听到皇子这麽说,宰相的脸一下子垮了下来,皇上这是钻自己话里的篓子存心包庇那狗将军一家,可自己是谁,岂能被皇上这几句话就唬弄过去了。“微臣不服…”大臣们心里又是一紧,他们都知道宰相自视自己和先皇一起打过江山,先皇临走时特赐了一道免Si金牌给他,所以宰相一直无法无天,连皇上都要让他三分,此时见这麽忤逆皇上,也并不觉的奇怪,只是为他捏一把汗。

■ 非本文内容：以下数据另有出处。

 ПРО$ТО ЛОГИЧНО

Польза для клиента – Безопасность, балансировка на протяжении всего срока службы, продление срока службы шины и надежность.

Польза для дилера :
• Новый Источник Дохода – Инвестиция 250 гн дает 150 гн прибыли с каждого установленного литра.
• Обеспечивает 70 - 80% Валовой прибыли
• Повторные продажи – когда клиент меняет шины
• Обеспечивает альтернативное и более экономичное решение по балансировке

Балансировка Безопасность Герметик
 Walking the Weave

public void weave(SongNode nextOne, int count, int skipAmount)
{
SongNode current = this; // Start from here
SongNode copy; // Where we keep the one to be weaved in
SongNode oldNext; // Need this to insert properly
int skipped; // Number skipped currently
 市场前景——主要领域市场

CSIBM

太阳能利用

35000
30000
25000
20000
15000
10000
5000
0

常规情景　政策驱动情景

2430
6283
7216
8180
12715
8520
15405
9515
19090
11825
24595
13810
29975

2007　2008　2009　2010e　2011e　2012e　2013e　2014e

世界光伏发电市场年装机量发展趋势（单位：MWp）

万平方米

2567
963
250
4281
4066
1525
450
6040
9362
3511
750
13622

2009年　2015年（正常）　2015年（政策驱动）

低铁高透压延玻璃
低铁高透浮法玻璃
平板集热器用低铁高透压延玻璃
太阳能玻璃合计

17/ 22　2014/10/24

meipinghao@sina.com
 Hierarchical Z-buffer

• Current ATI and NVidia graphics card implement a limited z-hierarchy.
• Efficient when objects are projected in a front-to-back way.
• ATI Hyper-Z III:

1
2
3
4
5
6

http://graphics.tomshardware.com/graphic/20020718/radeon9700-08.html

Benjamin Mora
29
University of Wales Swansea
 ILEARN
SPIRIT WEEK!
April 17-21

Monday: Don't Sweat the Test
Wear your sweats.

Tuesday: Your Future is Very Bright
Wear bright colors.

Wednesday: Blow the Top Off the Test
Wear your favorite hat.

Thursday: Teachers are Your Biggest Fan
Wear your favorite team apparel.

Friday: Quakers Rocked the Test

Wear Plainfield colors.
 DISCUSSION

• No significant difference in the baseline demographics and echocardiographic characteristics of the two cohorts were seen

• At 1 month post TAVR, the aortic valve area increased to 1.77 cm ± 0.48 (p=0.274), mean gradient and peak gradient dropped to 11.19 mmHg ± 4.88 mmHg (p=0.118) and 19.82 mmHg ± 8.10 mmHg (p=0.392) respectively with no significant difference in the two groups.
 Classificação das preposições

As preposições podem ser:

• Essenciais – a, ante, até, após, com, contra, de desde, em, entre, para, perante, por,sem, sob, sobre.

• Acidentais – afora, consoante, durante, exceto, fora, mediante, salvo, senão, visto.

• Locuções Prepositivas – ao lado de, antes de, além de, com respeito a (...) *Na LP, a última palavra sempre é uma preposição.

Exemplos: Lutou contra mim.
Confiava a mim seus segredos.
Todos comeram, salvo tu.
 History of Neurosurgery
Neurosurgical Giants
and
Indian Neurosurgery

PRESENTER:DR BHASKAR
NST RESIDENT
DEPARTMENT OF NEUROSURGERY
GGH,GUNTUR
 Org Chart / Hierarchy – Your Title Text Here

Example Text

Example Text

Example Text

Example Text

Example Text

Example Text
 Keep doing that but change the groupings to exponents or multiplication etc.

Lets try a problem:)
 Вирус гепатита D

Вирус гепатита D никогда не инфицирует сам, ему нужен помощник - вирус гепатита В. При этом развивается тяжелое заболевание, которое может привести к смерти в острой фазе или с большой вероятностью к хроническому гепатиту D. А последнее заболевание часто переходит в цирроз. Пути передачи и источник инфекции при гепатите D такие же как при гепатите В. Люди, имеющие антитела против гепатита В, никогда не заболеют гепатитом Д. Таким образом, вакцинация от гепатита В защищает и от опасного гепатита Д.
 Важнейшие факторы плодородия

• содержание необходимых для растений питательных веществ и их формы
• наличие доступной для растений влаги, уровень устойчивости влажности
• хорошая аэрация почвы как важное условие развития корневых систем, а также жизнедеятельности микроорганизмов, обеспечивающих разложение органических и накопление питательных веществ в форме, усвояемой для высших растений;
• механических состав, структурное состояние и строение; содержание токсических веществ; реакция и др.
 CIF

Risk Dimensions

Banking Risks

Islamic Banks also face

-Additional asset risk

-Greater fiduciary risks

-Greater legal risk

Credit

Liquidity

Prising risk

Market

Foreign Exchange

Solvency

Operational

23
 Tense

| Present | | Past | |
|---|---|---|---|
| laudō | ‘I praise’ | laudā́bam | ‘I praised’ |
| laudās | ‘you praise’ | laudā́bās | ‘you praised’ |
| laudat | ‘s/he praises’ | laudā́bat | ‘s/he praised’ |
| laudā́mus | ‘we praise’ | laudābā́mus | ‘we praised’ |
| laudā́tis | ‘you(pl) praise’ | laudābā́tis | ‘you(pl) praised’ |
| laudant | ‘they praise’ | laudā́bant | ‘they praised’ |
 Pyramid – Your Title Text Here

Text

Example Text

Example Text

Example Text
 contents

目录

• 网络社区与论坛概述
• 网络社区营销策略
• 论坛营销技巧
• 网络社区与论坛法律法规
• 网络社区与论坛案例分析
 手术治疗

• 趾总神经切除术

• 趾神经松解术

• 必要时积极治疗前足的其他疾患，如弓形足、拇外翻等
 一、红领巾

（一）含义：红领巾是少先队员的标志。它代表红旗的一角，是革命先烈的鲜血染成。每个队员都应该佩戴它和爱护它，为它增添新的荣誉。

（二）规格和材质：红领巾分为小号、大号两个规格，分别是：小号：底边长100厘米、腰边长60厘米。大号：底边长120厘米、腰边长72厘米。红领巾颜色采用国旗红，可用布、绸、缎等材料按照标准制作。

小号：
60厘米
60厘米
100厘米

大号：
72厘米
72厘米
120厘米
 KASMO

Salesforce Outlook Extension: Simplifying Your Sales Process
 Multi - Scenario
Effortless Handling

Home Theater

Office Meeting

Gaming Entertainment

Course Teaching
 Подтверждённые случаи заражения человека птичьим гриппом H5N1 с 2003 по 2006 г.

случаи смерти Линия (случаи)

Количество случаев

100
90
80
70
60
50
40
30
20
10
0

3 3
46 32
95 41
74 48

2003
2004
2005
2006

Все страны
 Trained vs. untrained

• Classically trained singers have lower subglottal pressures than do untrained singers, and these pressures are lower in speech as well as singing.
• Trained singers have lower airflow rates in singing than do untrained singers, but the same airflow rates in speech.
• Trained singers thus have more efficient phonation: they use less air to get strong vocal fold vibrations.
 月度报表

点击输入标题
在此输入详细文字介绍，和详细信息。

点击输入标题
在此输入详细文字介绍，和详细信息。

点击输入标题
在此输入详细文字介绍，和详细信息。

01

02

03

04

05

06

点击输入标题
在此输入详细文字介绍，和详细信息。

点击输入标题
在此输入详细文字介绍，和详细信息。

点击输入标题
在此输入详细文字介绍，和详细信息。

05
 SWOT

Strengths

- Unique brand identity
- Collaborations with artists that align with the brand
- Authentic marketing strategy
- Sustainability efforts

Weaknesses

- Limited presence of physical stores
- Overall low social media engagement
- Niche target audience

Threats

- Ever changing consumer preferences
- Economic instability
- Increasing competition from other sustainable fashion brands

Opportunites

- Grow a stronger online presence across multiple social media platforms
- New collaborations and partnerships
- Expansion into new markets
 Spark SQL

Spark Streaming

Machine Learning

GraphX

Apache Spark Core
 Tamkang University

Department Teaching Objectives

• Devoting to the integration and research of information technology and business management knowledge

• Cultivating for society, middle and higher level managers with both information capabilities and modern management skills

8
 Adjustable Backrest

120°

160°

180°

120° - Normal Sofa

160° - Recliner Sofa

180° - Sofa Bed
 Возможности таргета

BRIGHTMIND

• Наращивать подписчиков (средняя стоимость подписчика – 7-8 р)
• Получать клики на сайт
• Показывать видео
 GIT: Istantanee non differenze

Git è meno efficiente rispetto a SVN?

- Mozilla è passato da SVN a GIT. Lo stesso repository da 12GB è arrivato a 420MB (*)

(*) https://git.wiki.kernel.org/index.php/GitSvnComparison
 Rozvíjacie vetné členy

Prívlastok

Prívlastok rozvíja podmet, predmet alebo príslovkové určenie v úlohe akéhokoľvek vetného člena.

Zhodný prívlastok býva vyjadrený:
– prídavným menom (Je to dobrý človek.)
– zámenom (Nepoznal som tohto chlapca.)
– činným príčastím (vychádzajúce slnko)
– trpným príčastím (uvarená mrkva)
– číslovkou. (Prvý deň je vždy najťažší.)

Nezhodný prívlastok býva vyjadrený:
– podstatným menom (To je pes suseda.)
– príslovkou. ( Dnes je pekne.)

        “臣不服,那少将军有愧於微臣家,微臣要他…一命抵一命。”这次不仅大臣们被震惊,连皇上的表情也有了一丝微妙的变化。

        这时符太尉一脸怒意站了出来道:“天子脚下,岂可由你草菅人名,何况还是屡屡立功的少将军,罚三年俸禄还不够吗?”符太尉一向与将军府交好,忍不住出来替将军出来说话。

        “儿臣觉得符太尉所言,众位都知道少将军是我朝的猛战,长年在外征战,大破匈奴,乃我朝栋梁,今将军抱病在家,少将军也在家休养,未在朝上,否则岂容你造次!”平王因为年轻气盛,说的话冲了些,但因为从小跟少将军玩的好,也顾不得那麽多了。

        其他的大臣见有人出来说话都趋炎附势道:“太尉,平王所言极是啊!”

        “是啊是啊!”

        “是啊,言之有理啊!”

        看着下面众位大臣都出来为将军说话,看不出皇上是喜是怒,只淡淡的说:“那就依各位大臣意吧!”皇上顺水推舟做了一个顺水人情。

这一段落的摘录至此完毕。